When we doubt that things can get better, bad things happen, and our expectations that things will get worse happen. A good example of this is how things degenerated in Liberia. Things weren’t getting better for everybody in the 1940’s, and people couldn’t expect things to better for themselves by the way the True Whig Party monopolized power. Violence was used against Tubman in 1955. Tubman legitimized the use of violence in turn. 25 years later, in 1980, Samuel Doe had cabinet ministers tied to posts on the beach and had them publicly executed. 20 years later, it was considered routine to lop off limbs and press gang children into the army. People expected things to get worse, and they did.

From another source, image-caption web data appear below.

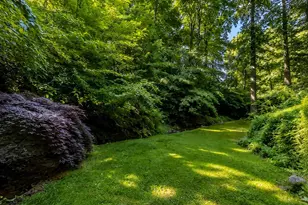 5479 Gunpowder Dr, Hickory, NC 28601 - Photo 37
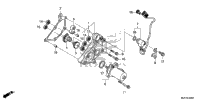 Reduction Gear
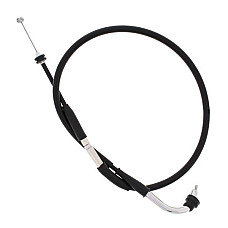 Cablu acceleratie Accelerator cable KAWASAKI KFX 50/90 2007-2017 4 RIDE AB45-1125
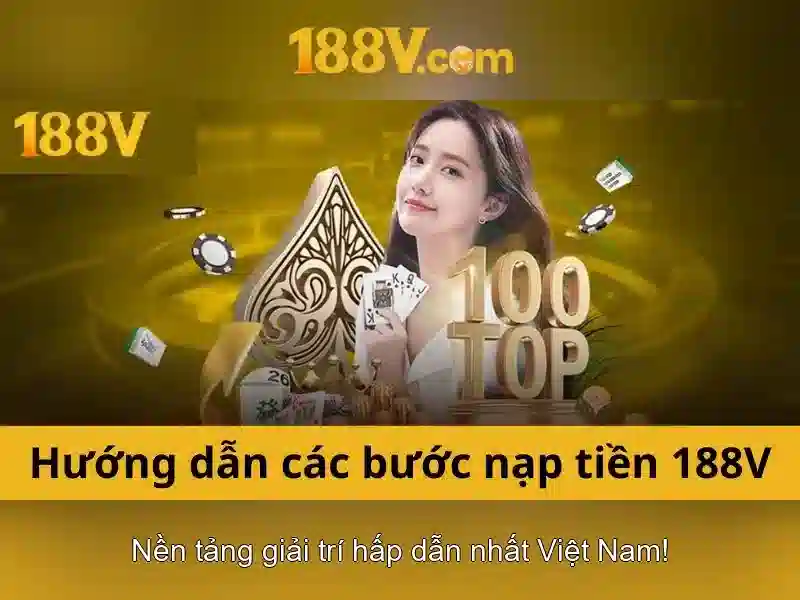 Ứng dụng và ảnh hưởng trong nghệ thuật số\n\n<h>Tương lai của 188v và sự mở rộng</h>\n<p><span style=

Optimism matters because it fuels decisions and action which manifests great things, and it compounds. When we feel as though problems can be solved, we behave in ways that cause those problems to be solved.
As we head into the new year, it’ll be important to look just a little bit beyond the immediate issues with the business cycle, and the challenges in machine intelligence, to what is coming up later.
I expect that a lot of people are going to be bitterly disappointed in Artificial General Intelligence. As is tradition because everybody is bitterly disappointed when nature doesn’t open up super easily. Deep learning offered us a useful clue about how intelligence works, it didn’t give up the whole game.
And I expect a lot more people are going to be bitterly disappointed in the dislocation.
I also expect huge productivity gains to be made thanks to the diffusion of Narrow Machine Intelligence. And I expect that policy makers and societies will figure out a better way to even out the dislocation that those productivity gains will cause.
We’ll be better off if we expect to be better off and act that way. The whole thing depends on it.